Isolated → Closed-Loop

New evaluation of understanding–generation consistency, grounded controllability, robustness, and reliability across tasks.

02

Aims & Scope

We seek principled frameworks, scalable learning paradigms, and reliable evaluation methodologies for unified multimodal systems. Topics of interest include, but are not limited to:

I

Unified Modeling Architectures

  • Single-backbone unified transformer frameworks
  • Encoder–LLM–decoder unified pipelines
  • Autoregressive–diffusion hybrid architectures
  • Tokenization & representation alignment across modalities
  • Structured intermediate representations (scene graphs, programs, plans)
II

Training & Alignment Strategies

  • Multi-task and curriculum learning strategies
  • Data mixture design for unified tasks
  • Instruction tuning & preference alignment
  • Reinforcement learning and feedback-driven refinement
  • Synthetic data generation & automatic annotation
III

Reasoning, Grounding & Controllability

  • Grounded multimodal reasoning
  • Planning-based generation
  • Closed-loop understanding–generation frameworks
  • Editable and controllable generation
  • Structured & explainable intermediate reasoning
IV

Evaluation & Benchmarks

  • Unified evaluation suites for comprehension & generation
  • Consistency and cycle-consistency metrics
  • Robustness, calibration, and reliability analysis
V

Efficiency & Scalability

  • Mixture-of-experts for multimodal systems
  • Efficient long-context modeling (video, multi-image, dialogue)
  • Compression, distillation, and deployment
VI

Applications

  • Embodied and robotic systems
  • Medical and scientific imaging
  • Remote sensing and industrial vision
  • Creative and interactive content systems
03

Submission & Reviewing

Prepare manuscripts according to the IJCV Submission Guidelines and select the article type “SI: Multimodal Unified Comprehension and Generation.” All papers are peer-reviewed following IJCV procedures by at least three independent reviewers.

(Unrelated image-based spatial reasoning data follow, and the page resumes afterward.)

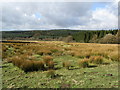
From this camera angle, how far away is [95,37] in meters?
67.2

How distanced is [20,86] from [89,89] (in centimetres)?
240

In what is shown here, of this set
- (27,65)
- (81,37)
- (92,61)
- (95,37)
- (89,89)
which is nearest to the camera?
(89,89)

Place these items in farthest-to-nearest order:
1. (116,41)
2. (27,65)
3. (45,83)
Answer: (116,41) < (27,65) < (45,83)

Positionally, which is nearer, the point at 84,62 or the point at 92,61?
the point at 84,62

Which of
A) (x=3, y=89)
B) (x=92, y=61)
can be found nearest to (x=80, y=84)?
(x=3, y=89)

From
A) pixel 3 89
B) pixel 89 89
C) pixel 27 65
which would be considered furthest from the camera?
pixel 27 65

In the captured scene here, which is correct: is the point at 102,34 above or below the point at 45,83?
above

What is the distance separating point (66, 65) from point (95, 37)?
64426mm

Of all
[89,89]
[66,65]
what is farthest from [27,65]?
[89,89]

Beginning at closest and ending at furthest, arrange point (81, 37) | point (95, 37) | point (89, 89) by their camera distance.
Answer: point (89, 89), point (95, 37), point (81, 37)

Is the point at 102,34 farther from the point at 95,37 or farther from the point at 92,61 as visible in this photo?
the point at 92,61

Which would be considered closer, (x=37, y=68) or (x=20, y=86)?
(x=20, y=86)

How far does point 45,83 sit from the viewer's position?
416 centimetres

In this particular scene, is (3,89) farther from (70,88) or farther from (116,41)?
(116,41)
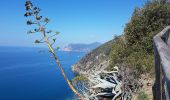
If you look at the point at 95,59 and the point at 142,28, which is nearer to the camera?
the point at 142,28

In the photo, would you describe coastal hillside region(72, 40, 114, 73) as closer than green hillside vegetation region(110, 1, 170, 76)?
No

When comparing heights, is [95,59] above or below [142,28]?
above

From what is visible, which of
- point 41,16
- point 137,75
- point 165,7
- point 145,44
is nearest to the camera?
point 137,75

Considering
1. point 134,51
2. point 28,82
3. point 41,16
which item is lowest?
point 134,51

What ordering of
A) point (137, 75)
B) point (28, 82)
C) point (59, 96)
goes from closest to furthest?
point (137, 75) < point (59, 96) < point (28, 82)

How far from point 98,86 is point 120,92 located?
2.49 feet

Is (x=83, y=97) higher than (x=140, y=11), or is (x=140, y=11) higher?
(x=140, y=11)

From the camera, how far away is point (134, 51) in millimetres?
14875

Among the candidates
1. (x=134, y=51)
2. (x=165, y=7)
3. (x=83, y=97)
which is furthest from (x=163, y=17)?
(x=83, y=97)

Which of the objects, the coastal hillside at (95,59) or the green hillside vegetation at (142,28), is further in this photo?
the coastal hillside at (95,59)

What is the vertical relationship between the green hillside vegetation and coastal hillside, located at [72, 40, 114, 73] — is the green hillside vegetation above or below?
below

Manuscripts must not be published or under review elsewhere. Submissions should demonstrate, in a cover letter, their relationship to the topic of this Special Issue. Papers receiving a Major Revision should be resubmitted within 3 months; Minor Revision within 1 month, with a detailed response to reviewers.

04

Important Dates

Time remaining until submission deadline

Days
:
Hours
:
Minutes
:
Seconds

The submission deadline has passed.

  1. 1 November 2026 Manuscript submission deadline
  2. 1 February 2027 First review notification
  3. 15 March 2027 Revised manuscript submission
  4. 1 May 2027 Final review notification
  5. May / June 2027 Special Issue publication

All deadlines are Anywhere on Earth (AOE, UTC−12).

05

Guest Editors

Mike Zheng Shou

National University of Singapore

Homepage ↗
06

FAQ

How and where do I submit?

Submit through the IJCV Editorial Manager and select the article type “SI: Multimodal Unified Comprehension and Generation.” Follow the standard IJCV author guidelines.

Is my paper a good fit for this Special Issue?

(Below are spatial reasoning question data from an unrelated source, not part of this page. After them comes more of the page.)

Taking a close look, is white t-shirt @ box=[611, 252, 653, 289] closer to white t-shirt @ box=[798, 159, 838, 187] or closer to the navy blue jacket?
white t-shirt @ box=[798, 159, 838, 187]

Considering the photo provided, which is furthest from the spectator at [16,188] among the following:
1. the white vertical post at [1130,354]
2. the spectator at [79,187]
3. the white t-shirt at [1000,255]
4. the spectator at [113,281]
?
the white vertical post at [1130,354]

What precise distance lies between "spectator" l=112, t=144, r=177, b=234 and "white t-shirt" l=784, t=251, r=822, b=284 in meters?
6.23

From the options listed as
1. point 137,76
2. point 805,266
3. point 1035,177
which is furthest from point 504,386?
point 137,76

If your work advances unified multimodal architectures, training and alignment, reasoning and controllability, evaluation, efficiency, or applications — see the Aims & Scope above — it is likely in scope. When in doubt, contact the guest editors.

Will you accept conference extensions?

Yes. Conference-based extended papers are expected to have a minimum of 30% additional scientific contribution — for example, new or improved algorithms or analysis, new experiments, or qualitative/quantitative comparisons. As long as it is noted in the submission that the paper is extended from a conference paper, these should be fine.

Do I need to wait until the deadline to submit my paper?

No. You are welcome to submit your manuscript at any time before the deadline. Once your submission is received, we will initiate the review process as soon as possible.

What are the revision timelines?

Papers with a Major Revision decision should be resubmitted within 3 months; Minor Revision within 1 month. Revised submissions must include a detailed response to reviewers.